Doctors Hospital’s audited financials for the year to end-January 2025 disclose that the loss would have been greater, and exceeded $1m plus, had it not been for the BISX-listed healthcare provider’s April 2024 acquisition of The Kidney Centre.
That business generated a $574,093 profit on $6.794m worth of patient service revenues during the final nine months of Doctors Hospital’s financial year. The latter’s financial statements reveal that the purchase price paid to acquire that business was $8.067m, and Mr Deveaux signalled that Doctors Hospital expects it to become an even stronger contributor to earnings once The Kidney Centre is fully integrated with the group to enable synergies and efficiencies to be extracted.

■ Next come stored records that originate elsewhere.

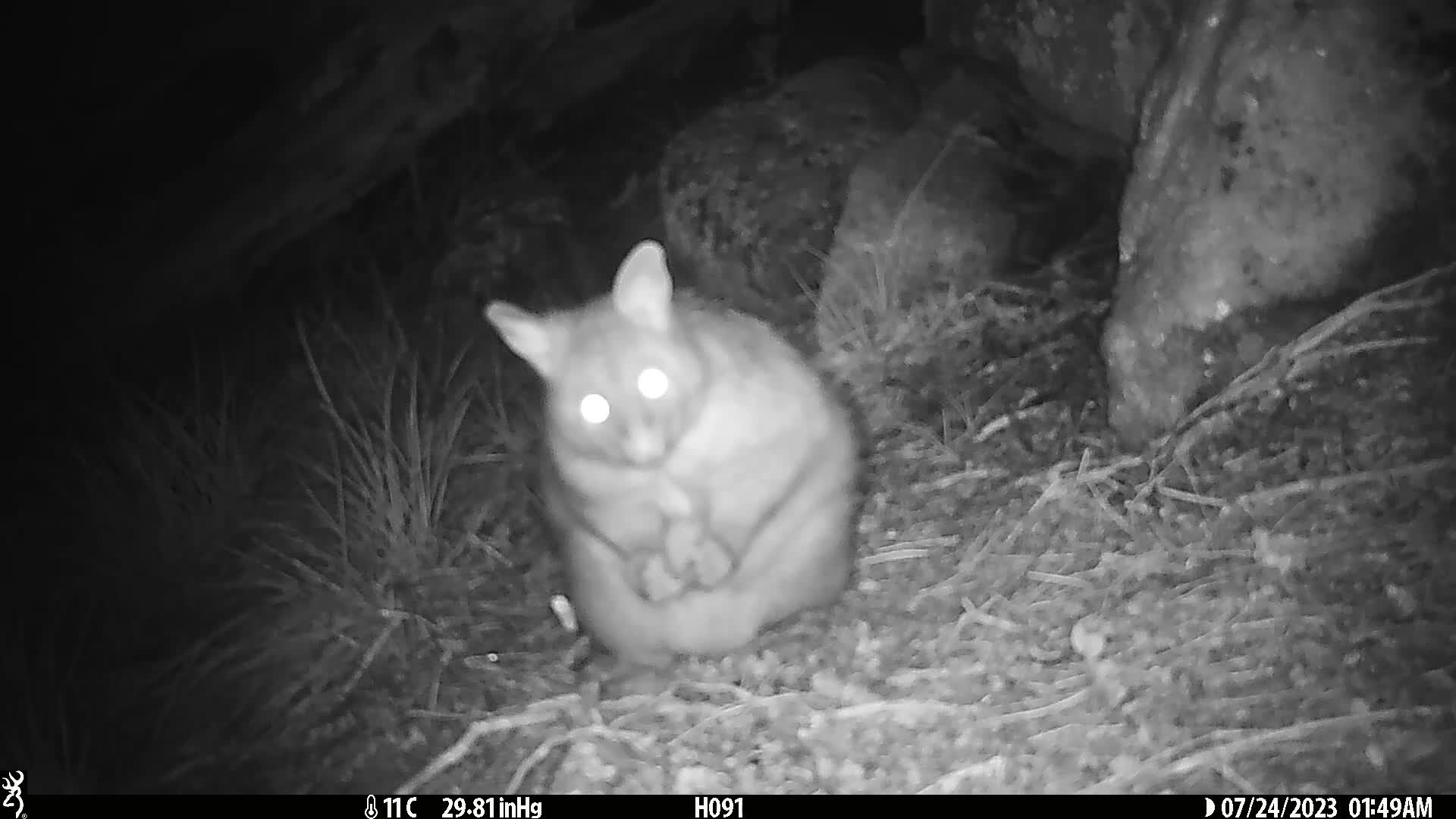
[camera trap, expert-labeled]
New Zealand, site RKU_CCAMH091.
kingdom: Animalia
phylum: Chordata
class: Mammalia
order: Diprotodontia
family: Phalangeridae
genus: Trichosurus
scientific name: Trichosurus vulpecula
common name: common brushtail possum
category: possum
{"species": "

“From a top-line perspective it continues to contribute as expected,” the Doctors Hospital chief financial officer said. “A dialysis patient is a steady revenue business. Those patients are receiving long-term treatment. We expect to see in the first year, with a new acquisition, quite frankly that revenues are fairly stable until we find synergies between the company and the group.” He indicated that the healthcare provider expects more to come in future from its Kidney Centre purchase.